LSA Trip Experience: Effects, Comparison to LSD, and Risks

Abstract

Lysergic acid amide (LSA) is a naturally occurring psychedelic alkaloid that produces a unique blend of physical intensity and mild visual effects. This article explores its history, chemistry, and user-reported experiences, comparing it to LSD while highlighting differences in potency, body load, and overall impact. Reports suggest that LSA often causes sedation, dreamlike states, and nausea, with visuals that are less vivid than those of classical psychedelics. While it is non-addictive, its unpredictability and potential for adverse reactions make caution and harm reduction essential.

LSA: A Natural Psychedelic with Complex Effects [1]
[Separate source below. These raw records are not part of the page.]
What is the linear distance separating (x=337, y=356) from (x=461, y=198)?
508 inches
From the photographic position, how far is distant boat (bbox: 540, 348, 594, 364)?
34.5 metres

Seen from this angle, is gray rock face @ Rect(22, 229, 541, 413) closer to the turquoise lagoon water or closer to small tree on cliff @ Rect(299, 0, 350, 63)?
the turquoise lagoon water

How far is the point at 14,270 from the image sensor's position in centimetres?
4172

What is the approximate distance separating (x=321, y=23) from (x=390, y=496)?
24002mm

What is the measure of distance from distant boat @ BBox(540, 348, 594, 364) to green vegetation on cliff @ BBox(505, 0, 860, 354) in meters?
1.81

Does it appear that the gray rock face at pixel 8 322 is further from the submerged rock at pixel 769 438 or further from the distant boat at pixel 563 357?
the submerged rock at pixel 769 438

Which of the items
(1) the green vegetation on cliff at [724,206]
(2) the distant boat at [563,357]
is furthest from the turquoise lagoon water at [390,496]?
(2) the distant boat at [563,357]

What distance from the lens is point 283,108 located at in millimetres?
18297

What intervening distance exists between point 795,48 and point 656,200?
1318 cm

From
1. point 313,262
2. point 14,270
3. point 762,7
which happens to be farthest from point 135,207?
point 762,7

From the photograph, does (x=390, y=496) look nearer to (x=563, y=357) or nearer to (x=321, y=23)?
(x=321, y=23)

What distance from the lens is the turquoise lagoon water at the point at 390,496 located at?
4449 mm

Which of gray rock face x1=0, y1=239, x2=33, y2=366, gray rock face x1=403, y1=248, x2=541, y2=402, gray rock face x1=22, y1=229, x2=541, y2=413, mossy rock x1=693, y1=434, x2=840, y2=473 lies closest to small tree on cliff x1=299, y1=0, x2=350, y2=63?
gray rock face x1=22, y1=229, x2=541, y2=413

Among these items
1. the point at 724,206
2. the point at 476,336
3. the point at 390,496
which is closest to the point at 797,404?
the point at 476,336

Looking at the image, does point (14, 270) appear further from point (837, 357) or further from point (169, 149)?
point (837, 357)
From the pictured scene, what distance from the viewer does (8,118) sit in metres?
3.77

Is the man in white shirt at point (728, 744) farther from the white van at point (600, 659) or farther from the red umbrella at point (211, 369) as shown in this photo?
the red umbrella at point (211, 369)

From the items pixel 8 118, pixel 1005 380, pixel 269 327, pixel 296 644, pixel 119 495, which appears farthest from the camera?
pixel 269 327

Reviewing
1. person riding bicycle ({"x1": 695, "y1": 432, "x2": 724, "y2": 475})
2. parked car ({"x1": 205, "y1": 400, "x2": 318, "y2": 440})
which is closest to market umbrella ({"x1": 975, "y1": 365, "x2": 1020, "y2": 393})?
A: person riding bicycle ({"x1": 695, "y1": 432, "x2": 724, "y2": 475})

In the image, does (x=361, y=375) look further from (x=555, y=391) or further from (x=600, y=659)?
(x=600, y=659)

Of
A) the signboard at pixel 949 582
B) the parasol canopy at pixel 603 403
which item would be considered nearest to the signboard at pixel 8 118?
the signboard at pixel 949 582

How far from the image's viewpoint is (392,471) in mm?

Lysergic acid amide, often referred to as ergine or LSA, is a naturally occurring psychedelic alkaloid that belongs to the lysergamide family. It is most commonly found in morning glory and Hawaiian baby woodrose seeds, where it serves as the primary psychoactive compound. Structurally, LSA is closely related to LSD, though its effects are typically milder, less visually intense, and more physically grounded. While both belong to the same chemical class, LSA lacks the diethyl substitution that gives LSD its distinctive potency, making their subjective experiences different in important ways.

The compound was first identified in 1932 during research into ergot alkaloids and later synthesized and tested by Albert Hofmann in 1947. When Hofmann administered the substance intramuscularly at a dose of 500 micrograms, it produced a sedated, dreamlike state characterized by mental cloudiness. Decades later, in 1970, it was confirmed that LSA was present in Hawaiian baby woodrose seeds, which were at the time being sold on the street as “mescaline.” Despite its long history of research and human use, its effects remain only partially understood, and it continues to attract attention both in scientific contexts and among those interested in exploring altered states of consciousness.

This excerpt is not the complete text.